Copy out the entries below, swapping each "weathered stone surface" for "mossy stone surface" and leaving everything else unchanged.

----

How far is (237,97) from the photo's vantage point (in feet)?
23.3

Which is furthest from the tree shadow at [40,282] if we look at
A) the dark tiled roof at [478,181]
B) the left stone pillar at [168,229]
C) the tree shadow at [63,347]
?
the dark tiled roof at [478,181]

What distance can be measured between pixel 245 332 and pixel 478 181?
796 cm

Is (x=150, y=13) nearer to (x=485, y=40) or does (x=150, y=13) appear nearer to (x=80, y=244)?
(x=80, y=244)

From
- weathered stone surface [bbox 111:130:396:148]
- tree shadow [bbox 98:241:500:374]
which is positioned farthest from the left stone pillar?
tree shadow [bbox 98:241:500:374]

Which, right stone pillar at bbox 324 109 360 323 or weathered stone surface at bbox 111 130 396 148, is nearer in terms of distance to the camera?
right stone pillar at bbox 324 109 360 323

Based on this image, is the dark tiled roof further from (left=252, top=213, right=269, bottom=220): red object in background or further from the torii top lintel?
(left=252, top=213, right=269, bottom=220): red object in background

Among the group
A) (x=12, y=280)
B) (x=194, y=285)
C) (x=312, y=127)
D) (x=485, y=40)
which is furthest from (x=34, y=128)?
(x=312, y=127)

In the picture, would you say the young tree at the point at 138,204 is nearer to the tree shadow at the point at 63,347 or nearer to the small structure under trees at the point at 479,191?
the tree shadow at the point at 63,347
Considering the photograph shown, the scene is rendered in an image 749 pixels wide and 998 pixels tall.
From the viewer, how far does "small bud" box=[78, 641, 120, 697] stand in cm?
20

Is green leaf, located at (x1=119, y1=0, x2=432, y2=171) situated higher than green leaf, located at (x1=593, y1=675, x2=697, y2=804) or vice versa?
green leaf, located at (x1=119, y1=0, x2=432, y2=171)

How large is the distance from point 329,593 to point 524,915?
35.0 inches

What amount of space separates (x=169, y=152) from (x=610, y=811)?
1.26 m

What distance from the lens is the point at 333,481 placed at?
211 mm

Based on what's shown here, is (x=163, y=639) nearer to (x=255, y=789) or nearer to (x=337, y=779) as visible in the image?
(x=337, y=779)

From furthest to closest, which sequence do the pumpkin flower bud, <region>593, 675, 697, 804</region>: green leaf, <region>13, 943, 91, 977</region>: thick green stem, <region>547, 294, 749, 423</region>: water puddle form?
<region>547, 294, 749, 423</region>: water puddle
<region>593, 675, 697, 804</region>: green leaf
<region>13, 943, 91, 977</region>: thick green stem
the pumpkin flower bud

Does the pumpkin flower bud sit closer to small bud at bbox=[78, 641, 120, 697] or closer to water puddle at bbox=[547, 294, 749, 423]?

----

Task output:
How far is (237,97) from the photo's vantage point (in feet)?
23.3

Which is furthest from the tree shadow at [40,282] if we look at
A) the dark tiled roof at [478,181]
B) the left stone pillar at [168,229]
C) the tree shadow at [63,347]
?
the dark tiled roof at [478,181]

What distance can be measured between pixel 245 332 and pixel 478 181?
796 cm

Is (x=150, y=13) nearer to (x=485, y=40) or does (x=150, y=13) appear nearer to (x=80, y=244)?
(x=80, y=244)

From
- mossy stone surface [bbox 111:130:396:148]
- tree shadow [bbox 98:241:500:374]
which is positioned farthest from the left stone pillar?
tree shadow [bbox 98:241:500:374]

Which, right stone pillar at bbox 324 109 360 323 or mossy stone surface at bbox 111 130 396 148, is nearer in terms of distance to the camera?
right stone pillar at bbox 324 109 360 323

Based on this image, is the dark tiled roof further from (left=252, top=213, right=269, bottom=220): red object in background or further from the torii top lintel?
(left=252, top=213, right=269, bottom=220): red object in background

Among the group
A) (x=12, y=280)
B) (x=194, y=285)
C) (x=312, y=127)
D) (x=485, y=40)
which is furthest from (x=34, y=128)?
(x=312, y=127)

In the picture, would you say the young tree at the point at 138,204 is nearer to the tree shadow at the point at 63,347 or nearer to the small structure under trees at the point at 479,191?
the tree shadow at the point at 63,347
Considering the photograph shown, the scene is rendered in an image 749 pixels wide and 998 pixels tall.
From the viewer, how far does "small bud" box=[78, 641, 120, 697] stand in cm?
20

Is green leaf, located at (x1=119, y1=0, x2=432, y2=171) situated higher than green leaf, located at (x1=593, y1=675, x2=697, y2=804) or vice versa?
green leaf, located at (x1=119, y1=0, x2=432, y2=171)

How large is the distance from point 329,593 to point 524,915?
35.0 inches

What amount of space separates (x=169, y=152) from (x=610, y=811)?
1.26 m

What distance from the lens is the point at 333,481 placed at?
211 mm

Based on what's shown here, is (x=163, y=639) nearer to (x=255, y=789) or nearer to (x=337, y=779) as visible in the image?
(x=337, y=779)

From furthest to closest, which sequence do the pumpkin flower bud, <region>593, 675, 697, 804</region>: green leaf, <region>13, 943, 91, 977</region>: thick green stem, <region>547, 294, 749, 423</region>: water puddle form?
<region>547, 294, 749, 423</region>: water puddle
<region>593, 675, 697, 804</region>: green leaf
<region>13, 943, 91, 977</region>: thick green stem
the pumpkin flower bud

Does the pumpkin flower bud sit closer to small bud at bbox=[78, 641, 120, 697] or closer to water puddle at bbox=[547, 294, 749, 423]?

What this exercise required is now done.